I dealt with the content you posted by him.



Yeah, we get it. He's about 1x10^55 times as smart as you are. No prob.

But not every single thing he said was perfected knowledge.

This is why high school dropouts like you fail when discussing technical topics. You never learned the logic fallacies. Which is why you are trying to nail all of them.
In 1950 Wald was elected to the National Academy of Science and in 1958 to the American Philosophical Society. He was a fellow of the American Academy of Arts and Sciences in Boston and of the Optical Society of America. As a Guggenheim fellow, he spent a year in 1963-1964 at Cambridge University in England, where he was elected an Overseas fellow of Churchill College. He became an honorary member of the Cambridge Philosophical Society (1969).

Wald received many awards, including the Eli Lilly Award from the American Chemical Society (1939), the Lasker Award of the American Public Health Association (1953), the Proctor Medal of the Association for Research in Ophthalmology (1955), the Rumford Medal of the American Academy of Arts and Sciences (1959), the Ives Medal of the Optical Society of America (1966); and, with Hubbard, the Paul Karrer Medal of the University of Zurich (1967).

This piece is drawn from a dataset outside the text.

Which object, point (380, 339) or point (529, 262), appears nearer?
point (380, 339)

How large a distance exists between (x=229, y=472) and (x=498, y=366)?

In December 1967 Wald was awarded the Nobel Prize in physiology/medicine, sharing the prize with Haldan Keffer Hartline and Ragnar Granit. Dowling noted: "No one has contributed more to our understanding of the visual pigments and their relation to vision than George Wald."
 
Yes, we know that is what you are. The question is who's?:45:

You should have seen what happened on another thread. I responded to a flame by ding and another poster responded as if he was responding personally. Then he IMMEDIATELY changed it so it would look like he wasn't a sock.

It's hilarious!
 
You should have seen what happened on another thread. I responded to a flame by ding and another poster responded as if he was responding personally. Then he IMMEDIATELY changed it so it would look like he wasn't a sock.

It's hilarious!
I'm not Miketx, dummy. I'm ding. Miketx probably dislikes me more than you do.